The staging and choreography here was by the Founding Co-Artistic Directors of Opera Atelier, Marshall Pynkoski and Jeannette Lajeunesse Zingg at the invitation of Laurent Brunner, Artistic Director of Château de Versailles Spectacles and the Opéra Royal. Beautifully traditional in its depiction of scenery and imaginative in its use of space, the production was a delight. Singers made use of a strip of stage that is behind the orchestra and right in front of the orchestra (very close to where I was sitting, in fact) as well as the boxes to the sides of the stage. Nice to see a couple of courtly dogs on stage, Lilly and Leica (the only cast members I met at the after-party, as it goes).

Surrounded by his players, with violins behind him, conductor Hervé Niquet led an incendiary account of the Overture, fiery and alive. Momentum was the primary element here; when the ‘big tune’ came in there was little or no slowing to be had. Throughout, the orchestra was massively responsive not only to his direction but to the import of Grétry’s writing: an evocation of a storm in music brought forth awe-inspiring contributions from the timpani, while more pastoral sections were radiant.  The chorus, too, was enthusiastic, to say the least, their peasant dance after the Overture full of life.

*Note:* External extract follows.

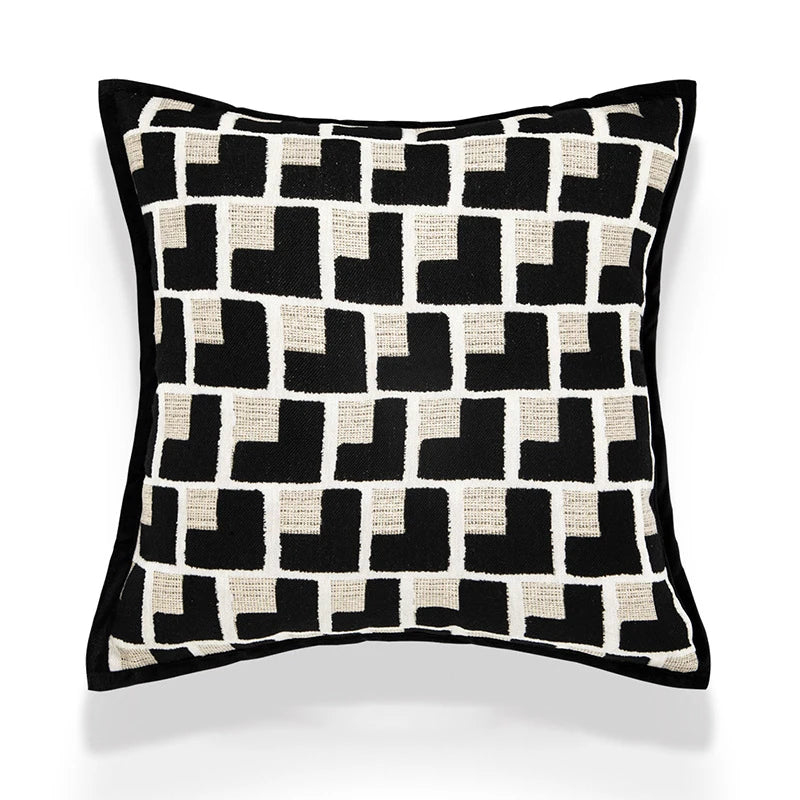 Plaid Cushion Cover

The music is far from easy to perform: Grétry revels in asymmetrical phrase groupings to keep everyone on their toes. There is an element of ticking all the boxes of what would be expected in terms of airs, ensembles and duets, but Grétry does it all with his very individual voice; there is a glorious instance of comedic vocal counterpoint in the first act (not too long after Blondel’s big aria) that works supremely, especially when despatched with such aplomb as here.

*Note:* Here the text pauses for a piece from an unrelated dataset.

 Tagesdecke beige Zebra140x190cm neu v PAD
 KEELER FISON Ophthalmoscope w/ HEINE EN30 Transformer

Despite the opera’s title, it is actually Blondel who is the hero of Grétry’s piece. Rémy Mathieu was superb in this role, his ‘O Richard, O mon roi’ strong and virile, a proper statement of his devotion to his King. Strong and confident throughout, this was a magnificent assumption.

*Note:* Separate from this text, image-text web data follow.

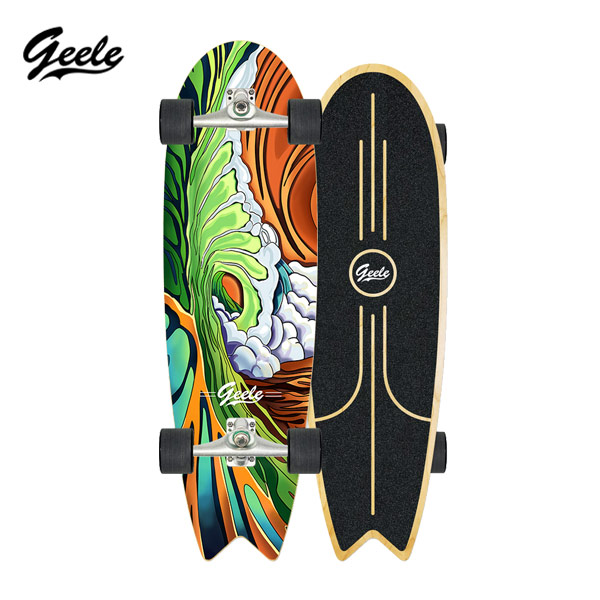 Geele CX4 33inch Surfskate - เซิร์ฟสเก็ตจีลี (CX4 33นิ้ว)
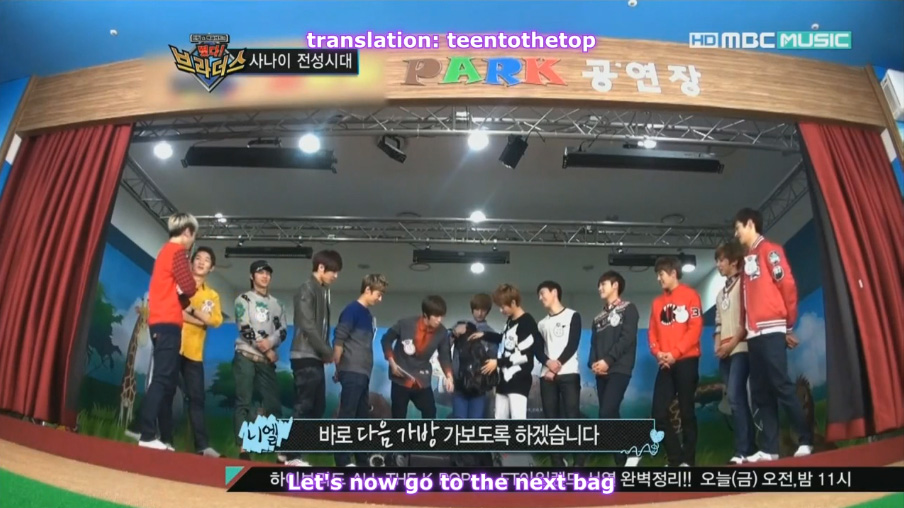 Teen Top English Subbed Videos! [ENG SUB] Brothers' Outing Ep 6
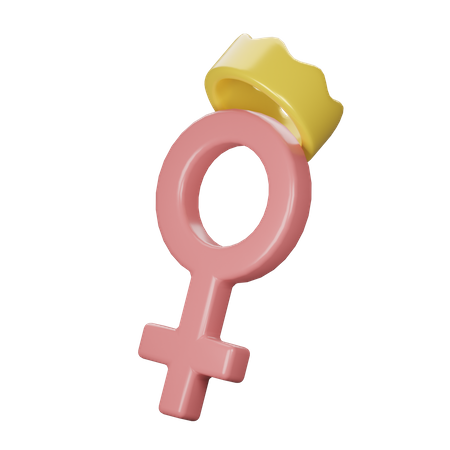 Female Sign  3D Icon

Laurette is the daughter of the Welshman, Sir Williams (and the girl Don Florestan would woo). She has a charming aria mentioned above, ‘Je crains de lui parler la nuit’, sung by the fabulous Melody Louledjian. When Laurette and Blondel join in duet in ‘Un bandeau couvre les yeux du Dieu qui rend l’amour’, the result is pure magic. Grétry provides a staccato line on flute initially, and Blondel enters singing the same line; later, Blondel and Laurette alternate their lines a quaver (and an octave) apart, staccato, against pizzicato strings. Performed with such care as this, the result could hardly be more captivating. I see Louledjian is due to sing the roles of Der Diktator and Bibukopf in Der Kaiser von Atlantis for Opera Tenerife in December: she clearly is not afraid to explore the repertoire.

The titular character somewhat surprisingly does not appear until the second act. Reinauld Van Mechelen was a splendid King Richard, noble and touching in his aria ‘Si l’univers entire m’oublie’. As Sir Williams, Geoffroy Buffière has commanding stage presence and vocal strength, while Jan-Gabriel Saint-Martin owned the role of Florestan. The role of Antonio, who is a local boy who guides Blondel, is sung by a soprano, here the clear-toned Marie Perbost.

The general level of acting ability was significantly above what one has come to expect from the operatic stage. Dance is integral to Richard, be it quadrille, gigue, contredanse or waltz (all of which occur). The Ballet of the Opéra Royale is superb throughout. Just one tiny point: from the angle at the front of the stalls, to have dancing behind a line of principals singing meant one had to crane one’s neck to see properly what was going on – perhaps there were better sightlines in the theatre.

That said, the whole experience is unmissable and, importantly, revelatory. One has to wonder if Grétry’s time has finally come?